Artificial Intelligence is currently one of the most sought-after technologies, and so is NLP, a subset of AI. Recent years have been marked by tremendous research and development in AI. NLP is an important technology, and we use it every day. This article will give us some perspective on this emerging technology. We will look at its history and some of its typical applications. How and where can we learn NLP to create various real-life projects. We also briefly look at Python, arguably the most favorable programming language for NLP and some of its essential NLP libraries.

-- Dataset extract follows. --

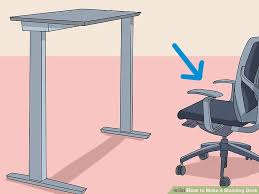 how to make a standing desk 12 steps with pictures wikihow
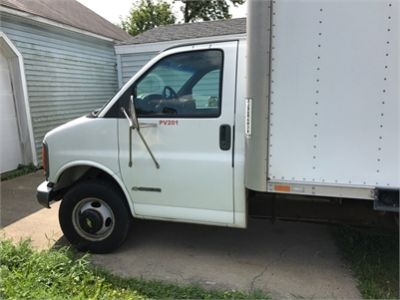 2002 Chevy 1 Ton Box Truck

Along the way, some learning resources have also been recommended.

What is NLP?

First things first: what exactly is NLP? We all know that computers can only understand 0s and 1s, but we humans communicate in various languages, thousands of languages. 7139, to be exact. This creates a deadlock in our interaction with the computers. The traditional solution to this deadlock was a methodical interaction with computers by clicking on various options to perform the desired task. But nowadays, we can achieve this by talking to our computers through Cortana or Siri in our own language, and they can serve our tasks and even talk back to us in the same language. The underlying technology that makes this happen is Natural Language Processing or the NLP.

Popular voice assistants (Image credit: Michael Heller)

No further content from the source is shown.